Thursday, June 2, 2011

Review: Lexus CT200 h

The Lexus lineup has been fairly predictable as of late. Like their parent company, Lexus keeps a safe line of conservatively designed sedans and crossovers to appeal to the largest audience possible. Other than the addition of the LF-A halo car, an ultra exclusive, ultra expensive supercar that is all but impossible to own. However, Lexus have upped the excitement level a bit with an all-new addition to the lineup, making their first foray into the luxury compact market with the CT200 h, but with a twist. This bold looking hatch is sporting Prius power.

Prius tech aside, Lexus has put a fair bit of emphases on this car being a fun to drive hybrid, a sporty hybrid if you will. Well, up until about a year ago, I thought just about everyone at Toyota and Lexus had forgotten what fun meant. And when you’re talking about a fun hybrid, Honda had already beat Lexus to the punch with the 6-speed manual transmission CRZ coupe, which may be slow, but is still great fun. However, like the CRZ, the CT200 h is indeed a well balanced, flat cornering, nimble little hatch that I must admit, is good fun to throw around. However, inevitably with any car with “hybrid” attached to its name, there is always a sacrifice or two to endure, and the CT200 has a couple big ones if you’re looking for a fun to drive, eco conscious luxury hatch.

▶ _Data excerpts_:
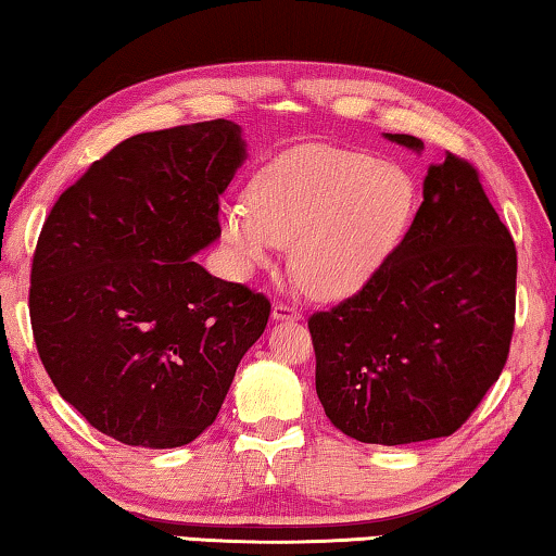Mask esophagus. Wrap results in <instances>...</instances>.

==

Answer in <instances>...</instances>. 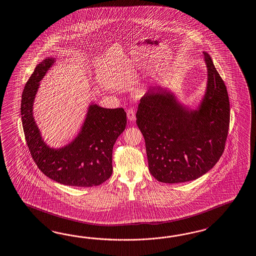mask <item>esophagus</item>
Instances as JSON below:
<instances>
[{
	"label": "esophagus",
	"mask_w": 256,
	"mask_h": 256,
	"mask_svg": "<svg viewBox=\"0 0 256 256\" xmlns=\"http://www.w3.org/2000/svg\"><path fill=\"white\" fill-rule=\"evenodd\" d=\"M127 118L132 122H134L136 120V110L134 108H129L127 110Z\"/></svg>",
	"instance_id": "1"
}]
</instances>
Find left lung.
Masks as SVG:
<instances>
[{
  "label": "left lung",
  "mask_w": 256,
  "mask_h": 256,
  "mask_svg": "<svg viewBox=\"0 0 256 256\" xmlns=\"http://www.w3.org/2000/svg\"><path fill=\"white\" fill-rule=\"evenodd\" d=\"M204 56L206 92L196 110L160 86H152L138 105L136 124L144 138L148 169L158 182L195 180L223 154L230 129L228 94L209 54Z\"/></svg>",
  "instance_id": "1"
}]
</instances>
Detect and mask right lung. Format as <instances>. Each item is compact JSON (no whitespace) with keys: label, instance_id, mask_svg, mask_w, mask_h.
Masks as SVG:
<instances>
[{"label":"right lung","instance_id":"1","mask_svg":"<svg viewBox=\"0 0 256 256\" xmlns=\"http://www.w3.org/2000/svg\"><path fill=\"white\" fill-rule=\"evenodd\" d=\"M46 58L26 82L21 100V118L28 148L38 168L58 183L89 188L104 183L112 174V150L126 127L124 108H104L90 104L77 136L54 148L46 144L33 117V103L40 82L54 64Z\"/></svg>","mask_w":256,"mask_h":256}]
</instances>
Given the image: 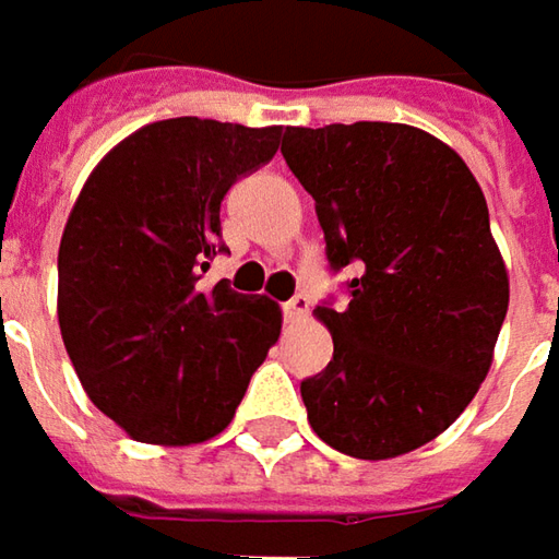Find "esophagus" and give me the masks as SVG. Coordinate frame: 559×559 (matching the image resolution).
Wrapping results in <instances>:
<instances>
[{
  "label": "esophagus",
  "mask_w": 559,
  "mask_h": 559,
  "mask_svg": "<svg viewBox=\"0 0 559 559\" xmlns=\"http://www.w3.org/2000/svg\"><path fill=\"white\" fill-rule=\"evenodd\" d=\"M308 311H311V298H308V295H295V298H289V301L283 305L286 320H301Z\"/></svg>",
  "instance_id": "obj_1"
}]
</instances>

▶ _Challenges_:
1: Reproduce the Lexus CT200 h review word for word, from "Prius tech aside, Lexus" to "conscious luxury hatch.".
2: According to the Lexus CT200 h review, why does Lexus keep a line of conservatively designed sedans and crossovers? Answer in one to three sentences.

▶ _The responses_:
1:
Prius tech aside, Lexus has put a fair bit of emphases on this car being a fun to drive hybrid, a sporty hybrid if you will. Well, up until about a year ago, I thought just about everyone at Toyota and Lexus had forgotten what fun meant. And when you’re talking about a fun hybrid, Honda had already beat Lexus to the punch with the 6-speed manual transmission CRZ coupe, which may be slow, but is still great fun. However, like the CRZ, the CT200 h is indeed a well balanced, flat cornering, nimble little hatch that I must admit, is good fun to throw around. However, inevitably with any car with “hybrid” attached to its name, there is always a sacrifice or two to endure, and the CT200 has a couple big ones if you’re looking for a fun to drive, eco conscious luxury hatch.

2: Lexus keeps that safe, conservative line to appeal to the largest audience possible, as its parent company does.